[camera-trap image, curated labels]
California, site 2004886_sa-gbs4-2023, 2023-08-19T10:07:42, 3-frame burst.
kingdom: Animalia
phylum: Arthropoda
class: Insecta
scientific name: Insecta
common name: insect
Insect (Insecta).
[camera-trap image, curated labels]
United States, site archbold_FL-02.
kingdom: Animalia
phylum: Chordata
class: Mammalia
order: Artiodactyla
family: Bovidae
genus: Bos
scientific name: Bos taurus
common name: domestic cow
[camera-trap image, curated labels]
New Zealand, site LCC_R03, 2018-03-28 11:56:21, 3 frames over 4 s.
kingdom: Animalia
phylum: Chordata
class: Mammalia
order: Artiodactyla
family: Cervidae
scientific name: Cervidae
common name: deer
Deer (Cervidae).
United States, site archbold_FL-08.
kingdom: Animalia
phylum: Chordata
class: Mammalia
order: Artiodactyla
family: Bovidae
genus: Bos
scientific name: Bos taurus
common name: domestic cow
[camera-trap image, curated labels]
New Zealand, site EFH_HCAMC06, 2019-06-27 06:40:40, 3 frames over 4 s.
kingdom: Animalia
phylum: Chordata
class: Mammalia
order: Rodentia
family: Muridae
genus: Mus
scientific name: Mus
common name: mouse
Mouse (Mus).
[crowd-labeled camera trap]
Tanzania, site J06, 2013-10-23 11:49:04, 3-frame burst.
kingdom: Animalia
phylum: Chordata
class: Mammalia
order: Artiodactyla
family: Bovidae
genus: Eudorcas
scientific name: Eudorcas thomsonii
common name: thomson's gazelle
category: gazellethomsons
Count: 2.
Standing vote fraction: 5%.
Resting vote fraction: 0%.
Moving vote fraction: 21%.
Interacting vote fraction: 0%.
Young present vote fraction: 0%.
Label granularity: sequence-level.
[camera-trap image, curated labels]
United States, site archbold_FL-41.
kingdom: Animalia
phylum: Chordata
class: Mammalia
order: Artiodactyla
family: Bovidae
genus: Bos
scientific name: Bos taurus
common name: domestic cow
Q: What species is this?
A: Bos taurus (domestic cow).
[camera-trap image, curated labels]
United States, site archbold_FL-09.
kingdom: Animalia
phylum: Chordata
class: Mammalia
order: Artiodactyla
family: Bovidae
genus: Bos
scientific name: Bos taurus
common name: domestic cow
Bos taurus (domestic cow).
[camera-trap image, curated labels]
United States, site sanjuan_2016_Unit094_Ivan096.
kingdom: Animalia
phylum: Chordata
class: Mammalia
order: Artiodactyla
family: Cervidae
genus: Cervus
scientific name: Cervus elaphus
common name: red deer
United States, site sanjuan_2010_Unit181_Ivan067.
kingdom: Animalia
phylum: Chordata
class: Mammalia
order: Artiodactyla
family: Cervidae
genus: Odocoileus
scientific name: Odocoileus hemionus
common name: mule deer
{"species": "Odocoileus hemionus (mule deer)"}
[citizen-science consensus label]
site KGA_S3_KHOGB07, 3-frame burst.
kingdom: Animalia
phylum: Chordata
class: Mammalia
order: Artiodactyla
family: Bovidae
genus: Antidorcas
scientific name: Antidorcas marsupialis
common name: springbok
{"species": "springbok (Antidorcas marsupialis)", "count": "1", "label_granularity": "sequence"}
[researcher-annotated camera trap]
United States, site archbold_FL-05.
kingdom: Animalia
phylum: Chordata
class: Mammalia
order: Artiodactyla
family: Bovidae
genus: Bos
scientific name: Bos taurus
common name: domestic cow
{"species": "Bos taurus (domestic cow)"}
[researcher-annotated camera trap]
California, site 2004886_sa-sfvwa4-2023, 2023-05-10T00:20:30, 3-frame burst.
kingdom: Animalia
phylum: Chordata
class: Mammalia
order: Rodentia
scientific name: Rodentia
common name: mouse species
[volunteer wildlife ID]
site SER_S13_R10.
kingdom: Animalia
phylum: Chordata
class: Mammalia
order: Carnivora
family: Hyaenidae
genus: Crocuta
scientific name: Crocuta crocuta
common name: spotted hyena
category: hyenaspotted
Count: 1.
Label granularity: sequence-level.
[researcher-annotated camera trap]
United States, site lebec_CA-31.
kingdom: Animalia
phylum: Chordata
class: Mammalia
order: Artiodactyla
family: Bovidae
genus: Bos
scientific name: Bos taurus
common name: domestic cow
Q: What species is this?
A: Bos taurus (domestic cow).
- - - -
→ WORK ORDER: Retype the entire listing word for word.

→ WRITTEN RESPONSE:
[camera-trap image, curated labels]
California, site 2004886_sa-gbs4-2023, 2023-08-19T10:07:42, 3-frame burst.
kingdom: Animalia
phylum: Arthropoda
class: Insecta
scientific name: Insecta
common name: insect
Insect (Insecta).
[camera-trap image, curated labels]
United States, site archbold_FL-02.
kingdom: Animalia
phylum: Chordata
class: Mammalia
order: Artiodactyla
family: Bovidae
genus: Bos
scientific name: Bos taurus
common name: domestic cow
[camera-trap image, curated labels]
New Zealand, site LCC_R03, 2018-03-28 11:56:21, 3 frames over 4 s.
kingdom: Animalia
phylum: Chordata
class: Mammalia
order: Artiodactyla
family: Cervidae
scientific name: Cervidae
common name: deer
Deer (Cervidae).
United States, site archbold_FL-08.
kingdom: Animalia
phylum: Chordata
class: Mammalia
order: Artiodactyla
family: Bovidae
genus: Bos
scientific name: Bos taurus
common name: domestic cow
[camera-trap image, curated labels]
New Zealand, site EFH_HCAMC06, 2019-06-27 06:40:40, 3 frames over 4 s.
kingdom: Animalia
phylum: Chordata
class: Mammalia
order: Rodentia
family: Muridae
genus: Mus
scientific name: Mus
common name: mouse
Mouse (Mus).
[crowd-labeled camera trap]
Tanzania, site J06, 2013-10-23 11:49:04, 3-frame burst.
kingdom: Animalia
phylum: Chordata
class: Mammalia
order: Artiodactyla
family: Bovidae
genus: Eudorcas
scientific name: Eudorcas thomsonii
common name: thomson's gazelle
category: gazellethomsons
Count: 2.
Standing vote fraction: 5%.
Resting vote fraction: 0%.
Moving vote fraction: 21%.
Interacting vote fraction: 0%.
Young present vote fraction: 0%.
Label granularity: sequence-level.
[camera-trap image, curated labels]
United States, site archbold_FL-41.
kingdom: Animalia
phylum: Chordata
class: Mammalia
order: Artiodactyla
family: Bovidae
genus: Bos
scientific name: Bos taurus
common name: domestic cow
Q: What species is this?
A: Bos taurus (domestic cow).
[camera-trap image, curated labels]
United States, site archbold_FL-09.
kingdom: Animalia
phylum: Chordata
class: Mammalia
order: Artiodactyla
family: Bovidae
genus: Bos
scientific name: Bos taurus
common name: domestic cow
Bos taurus (domestic cow).
[camera-trap image, curated labels]
United States, site sanjuan_2016_Unit094_Ivan096.
kingdom: Animalia
phylum: Chordata
class: Mammalia
order: Artiodactyla
family: Cervidae
genus: Cervus
scientific name: Cervus elaphus
common name: red deer
United States, site sanjuan_2010_Unit181_Ivan067.
kingdom: Animalia
phylum: Chordata
class: Mammalia
order: Artiodactyla
family: Cervidae
genus: Odocoileus
scientific name: Odocoileus hemionus
common name: mule deer
{"species": "Odocoileus hemionus (mule deer)"}
[citizen-science consensus label]
site KGA_S3_KHOGB07, 3-frame burst.
kingdom: Animalia
phylum: Chordata
class: Mammalia
order: Artiodactyla
family: Bovidae
genus: Antidorcas
scientific name: Antidorcas marsupialis
common name: springbok
{"species": "springbok (Antidorcas marsupialis)", "count": "1", "label_granularity": "sequence"}
[researcher-annotated camera trap]
United States, site archbold_FL-05.
kingdom: Animalia
phylum: Chordata
class: Mammalia
order: Artiodactyla
family: Bovidae
genus: Bos
scientific name: Bos taurus
common name: domestic cow
{"species": "Bos taurus (domestic cow)"}
[researcher-annotated camera trap]
California, site 2004886_sa-sfvwa4-2023, 2023-05-10T00:20:30, 3-frame burst.
kingdom: Animalia
phylum: Chordata
class: Mammalia
order: Rodentia
scientific name: Rodentia
common name: mouse species
[volunteer wildlife ID]
site SER_S13_R10.
kingdom: Animalia
phylum: Chordata
class: Mammalia
order: Carnivora
family: Hyaenidae
genus: Crocuta
scientific name: Crocuta crocuta
common name: spotted hyena
category: hyenaspotted
Count: 1.
Label granularity: sequence-level.
[researcher-annotated camera trap]
United States, site lebec_CA-31.
kingdom: Animalia
phylum: Chordata
class: Mammalia
order: Artiodactyla
family: Bovidae
genus: Bos
scientific name: Bos taurus
common name: domestic cow
Q: What species is this?
A: Bos taurus (domestic cow).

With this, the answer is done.